◆ **Required tasks**
**A.** In the article on soft adventure in Australia, how far is the Fleurieu Peninsula from Adelaide?
**B.** Extend the article on soft adventure in Australia, picking up right after its final sentence.

◆ **Excerpted text**
* * *

At Cape Leeuwin headland, where the lighthouse keeper’s cottage has been restored as a café, watch the Indian and Great Southern oceans converge Image Credit: Shutterstock

At its core, an adventure is a thrilling and daring experience. It can be an activity that elicits excitement; an extraordinary endeavour; a challenge gnawing at the boundaries of comfort zones. It’s a story with a clear beginning, a tantalisingly unpredictable middle and a yet to be written end. Explorers, mountaineers and extreme-sports enthusiasts have all earned the label adventurer – but risk and danger are not prerequisites for setting challenges and having fun.

Side-stepping hardcore exploits, many activities fall under the umbrella of “soft adventure”. Hiking, cycling, kayaking and paddleboarding are all pursuits which can be done without any prior training. Yet, they still have the power to deliver the same mood-boosting rewards of scaling a peak or free-diving to new depths. Best of all, there’s no need for months of preparation or masses of expensive kit. Often, all that’s required is an open mind, enthusiasm and a willingness to get stuck in.

Australians are the masters of soft adventure. In a country big enough to call itself a continent, the vast and varied landscape demands to be explored in different ways. Navigate forest-wrapped gorges by raft, traverse pinnacle-studded deserts on foot, or admire the swirling patterns of inaccessible wetlands from above. Surrounded by three major oceans and several seas, the coast is also a jumping off point for some of the best sailing, diving and snorkelling on our planet – and you don’t need to dip far below the surface to be overwhelmed.

Even the cities can sate an appetite for adventure. In Sydney, it’s possible to climb to the top of the Sydney Harbour Bridge; from Melbourne it’s a short drive to the monumental Great Ocean Road; and just outside federal capital Canberra, ancient Ngunnawal rock paintings are concealed in the caves of Namadgi National Park.

But more than anything, it’s the laidback, freedom-loving, can-do attitude of Aussies that creates an unparalleled spirit of adventure. With no pressure to win races, achieve world firsts or even reach the finish line, the goal is simply to enjoy the ride.

1. Core strength

Experience a new four-day yoga retreat on the Fleurieu Peninsula Image Credit: Shutterstock

You don’t have to be a hippy to invoke the spiritual powers of an earth mother. Reconnect with nature by grounding yourself with a range of mindful activities offered on a new four-day yoga retreat on the Fleurieu Peninsula, a 40-minute drive from Adelaide. Wake up with a yoga session and spend days meditating, taking Ayurvedic cooking classes and exploring the area. Roam through bushland in the Deep Creek Conservation Park and sea kayak along the Rapid Bay coastline. For accommodation, choose between luxury glamping or a country estate.

2. Hoofing it

Access some of the lesser-known sites on an off-beat tour Image Credit: Shutterstock

From crisp blue swimmable crater lakes to mysterious lava tubes and mineral-rich caves, Queensland’s Atherton Tablelands is filled with geological wonders. Access some of the lesser-known sites on an off-beat tour operated by Intrepid, using pack donkeys to access secret trails off limits to vehicles. In between trekking no more than five hours per day, there are opportunities to search for tree kangaroos, refresh beneath waterfalls and sample local produce from the fertile region. Sleep comfortably in hotels and rest assured the donkeys are taken care of by a trained handler.

* * *

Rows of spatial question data
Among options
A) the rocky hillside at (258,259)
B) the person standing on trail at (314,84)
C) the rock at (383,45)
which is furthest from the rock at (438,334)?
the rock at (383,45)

* * *

◆ **Results of the tasks**
**A.** It is a 40-minute drive from Adelaide.

**B.**
3. Ready to rock

In the western corner of the Flinders Ranges, a five-hour drive from Adelaide, an ancient seabed reveals the lifeforms once populating our planet half a billion years ago. Some of the world’s oldest fossils have attracted the attention of Sir David Attenborough, who filmed part of his First Life series in Nilpena, now protected as a national park. Later this year, it will be possible find out why the Ediacara fossil site is so important by joining an immersive field tour of the site. The Blacksmith’s Shop, Woolshed and Shearer’s Quarters of a former pastoral station are currently being converted into a visitor centre.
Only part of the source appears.